In Iran’s case, blocked assets are equivalent to assets as to which there is a contest of ownership. In the binary case envisioned by the executive order and regulations, the contest would arise when both Iran and the holder asserted ownership of the property at issue. The competing claims would keep the assets blocked until the contest was adjudicated, at which time it would be determined whether the property belonged to Iran and should be returned, or whether it belonged to the claimant, who could retain its possession. In this simple case, the trustee process defendants’ description of what happens is unexceptionable: property adjudicated to be Iran’s may be said (at that point) to be uncontestedly Iran’s and thus unblocked and thus returnable to Iran.

TRIA, however, envisions the possibility that property of Iran held in the United States might not be returned to Iran even where it might be adjudicated that, as between the holder and Iran alone, Iran has the superior claim. Under TRIA, a person holding a judgment against Iran based on a claim of an act of terrorism may be entitled to the property in satisfaction of that judgment, notwithstanding the absence of any contest between the actual holder and Iran. To conclude otherwise *420would be to negate TRIA’s remedy as to judgment creditors of Iran. TRIA permits judgment creditors to levy on blocked assets. With respect to Iran, blocked assets are by definition contested assets. Obviously, in order to succeed in the levy, the judgment creditor would have to establish that the property may be taken on execution because it belongs to the judgment debtor. The trustee process defendants’ position is that as soon as the levying creditor succeeds in establishing the property is eligible for execution under TRIA, it ceases to be eligible. Because that construction is so at odds with what Congress evidently intended in providing TRIA’s remedy to persons such as the plaintiffs, it cannot be accepted as a reasonable harmonization of whatever gap there is between TRIA and Exec. Order 12,281 and it regulations.

The next question is whether there is a qualifying “contest” sufficient to make the antiquities at issue here “blocked” under the regulations. The trustee process defendants deny the antiquities belong to Iran, but they also say that because Iran has never claimed them, there is no contest. Iran doesn’t want them; the plaintiffs do. The trustee process defendants argue that the plaintiffs’ claim that the properties belong to Iran is not enough to make their ownership “contested.” I disagree. A creditor’s assertion that property held by a putative trustee belongs to the debtor and may be taken by the creditor for application against the debt is fundamental to trustee process under Mass. Gen. Laws ch. 246. Accordingly, just as Iran’s direct assertion of its ownership of the antiquities would create a duty that the holder either return the antiquities or contest ownership, see 31 C.F.R. §§ 535.215, 535.333, so too is this duty created when a judgment creditor asserts Iran’s ownership under TRIA.

■ **Exercise instructions**
1: Which statutes, executive orders, and regulations does the excerpt on blocked Iranian assets cite by name or number? List each one.
2: Give a continuation of the excerpt on blocked Iranian assets, starting after its final sentence.
The material after this note plays no part in the work here.

[Spatial question material]
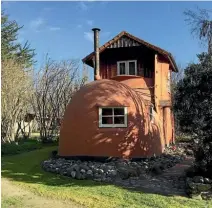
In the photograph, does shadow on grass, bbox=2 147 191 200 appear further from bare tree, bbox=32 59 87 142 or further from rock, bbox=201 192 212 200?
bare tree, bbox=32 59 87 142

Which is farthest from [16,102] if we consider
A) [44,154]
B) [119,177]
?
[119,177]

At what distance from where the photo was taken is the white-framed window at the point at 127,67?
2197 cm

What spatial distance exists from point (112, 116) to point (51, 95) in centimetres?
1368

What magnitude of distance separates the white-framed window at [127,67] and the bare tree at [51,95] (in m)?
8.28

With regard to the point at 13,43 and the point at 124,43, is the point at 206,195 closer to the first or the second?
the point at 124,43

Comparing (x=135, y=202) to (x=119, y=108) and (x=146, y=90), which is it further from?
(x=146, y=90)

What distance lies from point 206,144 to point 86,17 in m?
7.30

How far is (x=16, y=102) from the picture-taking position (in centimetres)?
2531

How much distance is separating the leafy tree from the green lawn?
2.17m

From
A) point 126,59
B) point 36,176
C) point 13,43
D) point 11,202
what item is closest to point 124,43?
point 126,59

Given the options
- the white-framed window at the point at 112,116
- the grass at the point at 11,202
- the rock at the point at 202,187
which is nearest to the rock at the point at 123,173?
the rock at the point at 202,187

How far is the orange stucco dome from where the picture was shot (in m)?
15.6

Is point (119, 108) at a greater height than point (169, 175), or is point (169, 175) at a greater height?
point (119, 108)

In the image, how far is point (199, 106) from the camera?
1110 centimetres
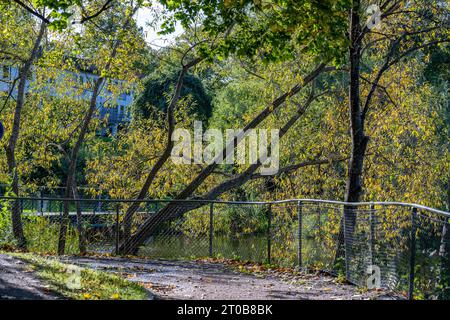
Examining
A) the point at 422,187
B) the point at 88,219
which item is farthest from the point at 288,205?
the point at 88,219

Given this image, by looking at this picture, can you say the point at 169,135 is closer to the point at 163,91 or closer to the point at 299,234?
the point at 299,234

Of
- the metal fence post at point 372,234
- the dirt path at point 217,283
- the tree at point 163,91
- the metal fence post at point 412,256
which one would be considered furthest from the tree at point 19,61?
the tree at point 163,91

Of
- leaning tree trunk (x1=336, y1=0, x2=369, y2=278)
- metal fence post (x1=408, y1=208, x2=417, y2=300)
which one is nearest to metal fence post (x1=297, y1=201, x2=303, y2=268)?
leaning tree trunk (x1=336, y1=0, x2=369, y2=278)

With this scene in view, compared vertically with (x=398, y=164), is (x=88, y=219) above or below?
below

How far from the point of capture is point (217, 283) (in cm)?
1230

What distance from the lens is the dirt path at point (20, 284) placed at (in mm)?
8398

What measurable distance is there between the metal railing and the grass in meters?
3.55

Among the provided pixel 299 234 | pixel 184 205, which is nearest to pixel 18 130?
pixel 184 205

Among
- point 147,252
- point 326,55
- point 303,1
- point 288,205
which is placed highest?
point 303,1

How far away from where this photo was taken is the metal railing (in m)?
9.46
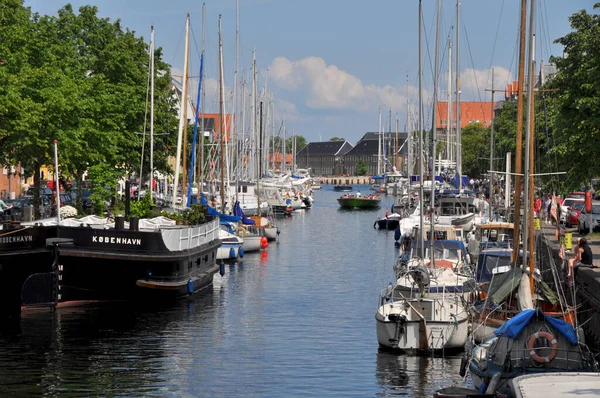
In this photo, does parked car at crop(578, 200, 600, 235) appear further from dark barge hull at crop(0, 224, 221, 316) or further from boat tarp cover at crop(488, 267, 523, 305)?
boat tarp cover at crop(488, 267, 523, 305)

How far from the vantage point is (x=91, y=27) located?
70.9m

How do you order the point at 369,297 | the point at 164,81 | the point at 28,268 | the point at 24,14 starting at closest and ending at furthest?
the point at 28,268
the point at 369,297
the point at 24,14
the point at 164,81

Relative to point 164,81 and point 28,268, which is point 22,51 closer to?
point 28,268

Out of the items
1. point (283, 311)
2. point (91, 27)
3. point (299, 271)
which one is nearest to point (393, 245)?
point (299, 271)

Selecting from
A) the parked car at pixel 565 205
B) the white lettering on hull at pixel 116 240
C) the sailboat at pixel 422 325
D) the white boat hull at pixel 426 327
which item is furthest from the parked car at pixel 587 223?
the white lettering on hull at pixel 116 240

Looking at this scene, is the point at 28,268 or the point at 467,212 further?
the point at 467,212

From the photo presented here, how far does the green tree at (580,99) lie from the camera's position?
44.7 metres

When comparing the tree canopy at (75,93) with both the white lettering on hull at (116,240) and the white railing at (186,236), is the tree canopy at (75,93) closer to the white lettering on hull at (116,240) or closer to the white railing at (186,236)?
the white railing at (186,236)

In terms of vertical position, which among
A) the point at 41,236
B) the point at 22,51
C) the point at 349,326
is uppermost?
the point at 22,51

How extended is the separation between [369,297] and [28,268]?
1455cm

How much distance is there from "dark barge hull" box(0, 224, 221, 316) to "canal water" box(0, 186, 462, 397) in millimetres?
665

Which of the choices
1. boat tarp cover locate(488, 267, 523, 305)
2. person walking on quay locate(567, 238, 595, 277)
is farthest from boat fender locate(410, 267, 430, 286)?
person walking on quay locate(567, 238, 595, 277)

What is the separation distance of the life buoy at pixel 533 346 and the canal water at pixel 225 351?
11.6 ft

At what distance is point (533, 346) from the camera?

■ **Exercise responses**
1:
- TRIA
- Exec. Order 12,281
- Mass. Gen. Laws ch. 246
- 31 C.F.R. § 535.215
- 31 C.F.R. § 535.333

2:
The regulations implementing Exec. Order 12,281 provide that a property interest is “contested,” and therefore blocked, “only if the holder thereof reasonably believes that Iran does not have title or has only partial title to the asset” and that “such a belief may be considered reasonable only if it is based upon a bona fide opinion, in writing, of an attorney ... stating that Iran does not have title or has only partial title to the asset.” See 31 C.F.R. § 535.333(c). The trustee process defendants argue that because they do not possess a written opinion of an attorney as required by 31 C.F.R. § 535.333(c), their belief that Iran does not own the antiquities is not “reasonable” and therefore the antiquities are “uncontested” assets that were unblocked by Exec. Order No. 12,-281. See 31 C.F.R. § 535.333(a).

The plaintiffs argue that the pleadings in this action suffice for such a written opinion. This argument is appealing because it prevents the oddity of the trustee process defendants arguing that they own the antiquities while at the same time arguing that their belief that they own the antiquities is not a reasonable one. However, it is apparent that by requiring a “bona fide opinion, in writing, of an attorney licensed to practice within the United States stating that Iran does not have title or has only partial title to the asset,” the regulations require something more than pleadings in litigation which can, for example, include a “nonfrivolous argument for extending, modifying, or reversing existing law or for establishing new law.” See Fed.R.Civ.P. 11(b)(2).

The plaintiffs make a more persuasive argument that the trustee process defendants cannot rely on their lack of a written opinion because it is their statutory duty under 31 C.F.R. § 535.333(c) to obtain one, and a party cannot profit from its own failure to perform a duty. See e.g., Glus v. *421Brooklyn Eastern. Dist. Terminal, 359 U.S. 231, 232-233, 79 S.Ct. 760, 3 L.Ed.2d 770 (1959) (“To decide the ease we need look no further than the maxim that no man may take advantage of his own wrong. Deeply rooted in our jurisprudence this principle has been applied in many diverse classes of cases by both law and equity courts_”). I agree with the plaintiffs that a holder cannot rely on its own failure to obtain an opinion as a basis for asserting that Iran’s interest is therefore uncontested so that the holder can keep the property exempt from levy.

Accordingly, the trustee process defendants motion for reconsideration (dkt. no. 72) is DENIED with respect to the status of the antiquities as blocked assets.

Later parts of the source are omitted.